• _Exercise requirements_: Transcribe, word for word, the section of the FATCA regulation text that starts with the words containing "(b)for the calendar" and ends with "to a non-participating financial institution.".

• _Text for analysis_:
--

Modifications of reporting requirements: FATCA

8.—(1) In relation to an account identified as a reportable account for the purposes of the FATCA agreement, the information required to be reported is modified as follows.

(2) In the case of all reportable accounts for the calendar year 2014, the information required to be reported is provided in Article 3(3)(a)(1) of the FATCA agreement.

(3) In the case of custodial accounts for the calendar year 2015, the information required to be reported is provided in Article 3(3)(a)(2) of the FATCA agreement.

(4) In the case of pre-existing accounts—

(a)for calendar years before 2017—

(i)there is no requirement to include a U.S. federal taxpayer identifying number if the reporting financial institution does not hold that number, but

(ii)if the account holder is an individual whose date of birth the institution does hold, the institution must include the account holder’s date of birth instead, and

(b)for the calendar year 2017 and subsequent years, if a reporting financial institution does not hold a U.S. federal taxpayer identifying number that it is required to report, the institution must obtain that number from the account holder.

Additional due diligence and reporting obligations in relation to payments to a non-participating financial institution: FATCA

9.—(1) In relation to a reporting financial institution under the FATCA agreement, the due diligence requirements and the information required to be reported are modified as follows in relation to payments to a non-participating financial institution.

(2) A reporting financial institution must establish and maintain arrangements that are designed to identify payments made by the institution to a non-participating financial institution in the calendar year 2015 or 2016,

(3) “Payment” here does not include consideration given by the reporting financial institution for the provision of goods or services to it.

(4) A reporting financial institution must apply the due diligence procedures set out in paragraph IV.D (3) of Annex I of the FATCA agreement to identify whether a financial institution is a non-participating financial institution.

(5) In respect of any case in the calendar years 2015 and 2016 when a reporting financial institution is within the terms of sub-paragraph 1(e) of Article 4 of the FATCA agreement, the institution must make a disclosure of information in accordance with the requirements of that sub-paragraph.

(6) A reporting financial institution must in respect of each of the calendar years 2015 and 2016 prepare a return setting out the information set out in Article 4(1)(b) of the FATCA agreement.

(7) The return must be submitted electronically in accordance with regulation 7 on or before 31st May of the year following the calendar year to which the return relates.

(8) For the purposes of this regulation, “non-participating financial institution” includes anyone who is treated as a non-participating financial institution as a result of sub-paragraph 5(a) of Article 4 of the FATCA agreement.

Notification to individual reportable persons

10.—(1) A reporting financial institution must notify each individual reportable person or individual specified U.S. person that information relating to that person which is required to be reported under regulation 6 will be reported to HMRC and may be transferred to the government of another territory in accordance with a relevant agreement.

--

• _Material provided_:
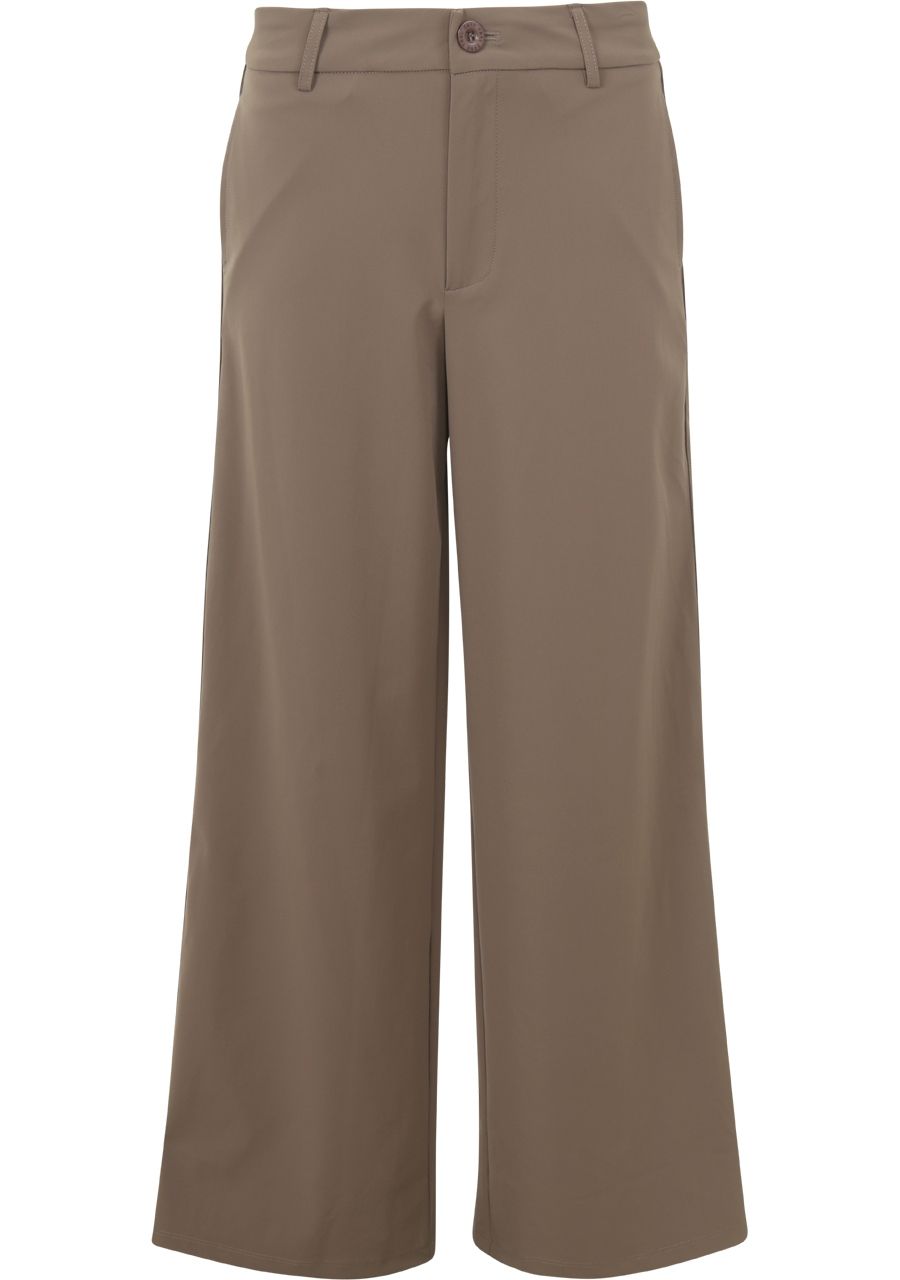 ZOSO WIJDE PANTALON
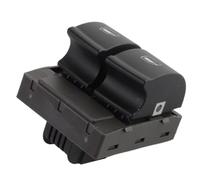 Interruptor Ventana Trasero Compatible Con A4 S4 2005-2008 R8 2007-2012 Para Tt 2011-2014 Rs4 2006-2008 Encendido Del Automóvil Para El Botón De Control Interruptor Ventana Principal Auto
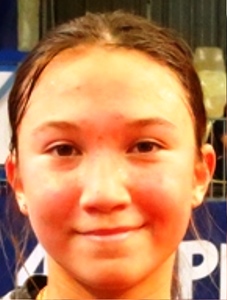 Eva Marie Desvignes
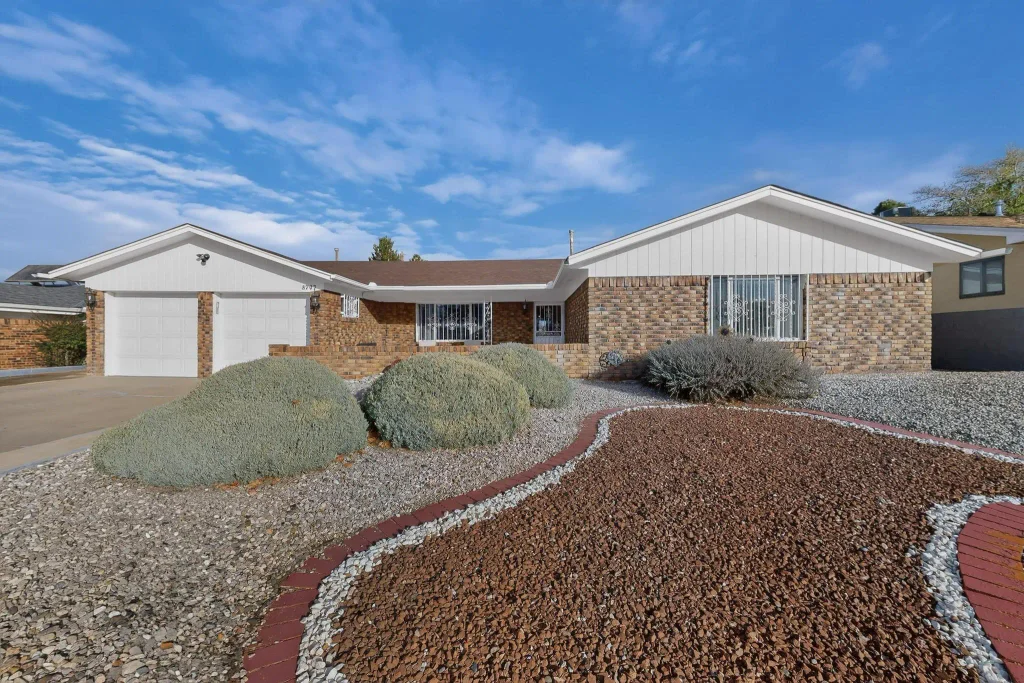 8707 Delamar Avenue Ne, Albuquerque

--

• _Task answer_:
(b)for the calendar year 2017 and subsequent years, if a reporting financial institution does not hold a U.S. federal taxpayer identifying number that it is required to report, the institution must obtain that number from the account holder.

Additional due diligence and reporting obligations in relation to payments to a non-participating financial institution: FATCA

9.—(1) In relation to a reporting financial institution under the FATCA agreement, the due diligence requirements and the information required to be reported are modified as follows in relation to payments to a non-participating financial institution.